Point lumps may lead to (1) a coated fiber exhibiting a low tensile strength, due mainly to mechanical obstruction in post draw processing (e.g., color inking), or (2) a defect on the coating which can lead to microbending and attenuation. These gel formations may be visually perceptible or may require magnification. Most often however, the point lumps cause a shift of 5 microns (or approximately 2% of the overall diameter) in the diameter of the entire fiber structure. Additionally, while the presence of point lumps may not reduce the tensile strength of the coated fiber, the point lumps may get caught in a post-process coloring die step.
Often the point lumps have the same refractive index as the cured coating. Thus, they appear to be made of the same materials even though they are different. FIG. 1 shows an optical fiber 110 without any point lumps. It has a glass fiber 112, a primary coating 114 and a secondary coating 116. One type of point lump, an external point lump, causes a change in the total diameter of the coated fiber. External point lumps 128, indicated in FIG. 2, are generally visible because even if the refractive index of the lump is the same as the coating, at least the “bulge” is observable. FIG. 2 shows a portion of an optical fiber 120 having a glass fiber 122, a primary coating 124, a secondary coating 126 and an external point lump 128. FIG. 3 shows a portion of a optical fiber 130 having a glass fiber 132, a primary coating 134, a secondary coating 136, and an internal point lump 138. Internal point lumps often are not visible to the naked eye. Internal point lumps generally cause compression of the primary coating such that the total diameter of the coated fiber does not change, only the relative diameters of the individual components is altered.
The presence of point lumps is a problem. Due to the competitive nature of the optical fiber industry, it is not economical for optical fiber producers to “scrap” or discard product containing such imperfections. When optical fiber technology was in its earlier stages, and costs of producing coated optical fiber were much greater than today, the cost of scrap was less of an issue. Compounding the problem is the fact that the point lumps are not detectable until after the coatings have been applied to the glass fiber.
Adding to the difficulties encountered in preventing the inclusion of point lumps, is the testing therefore. Unfortunately, the only known way to test for point lumps is to draw fiber from a preform and coat the drawn fiber. Only after the coatings are applied to the glass fiber, can the presence of point lumps be detected. Even then, no known automatic testing device has been developed for isolating point lumps. Devices, however, do exist to determine a total number of defects present, as long as certain conditions are met, but the results do not specifically determine the number of point lumps present. Therefore, the only known method for determining the number of point lumps in a coated optical fiber is to manually and microscopically scan the surface thereof and count. Thus, the testing process is time consuming and expensive.

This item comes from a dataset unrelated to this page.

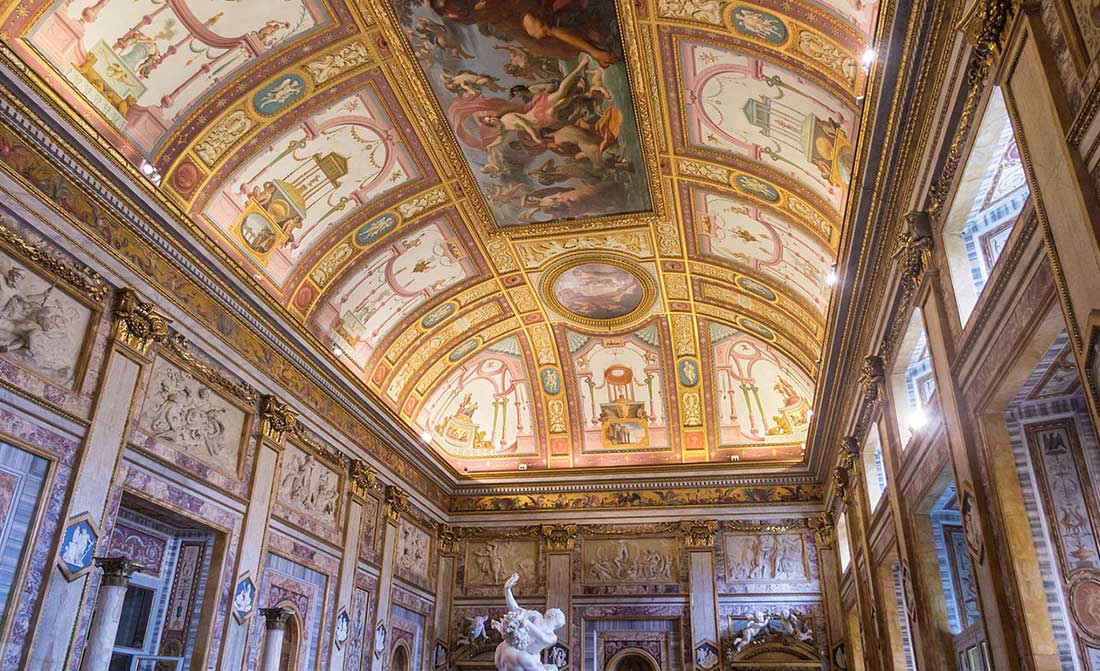 gallery borghese tour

It is conventionally known to filter uncured secondary coating material at the coating manufacturing plant. However, this was done at high pressures to speed production and to remove microscopic, yet visible, particulates. This filtering is not performed to remove any invisible gels, believed to be the source of the point lumps.
Additionally, the same types of problems, i.e., the inclusion of point lumps, have been known to cause the same unwanted point lumps in other products requiring a coating, such as compact disks, dental compositions and laminated surfaces.
Therefore, there exists a need in the art to provide a method to economically produce an optical coating with little or no point lump defects resulting from the elimination of gels or gel formations in the coatings prior to application on to the bare fiber.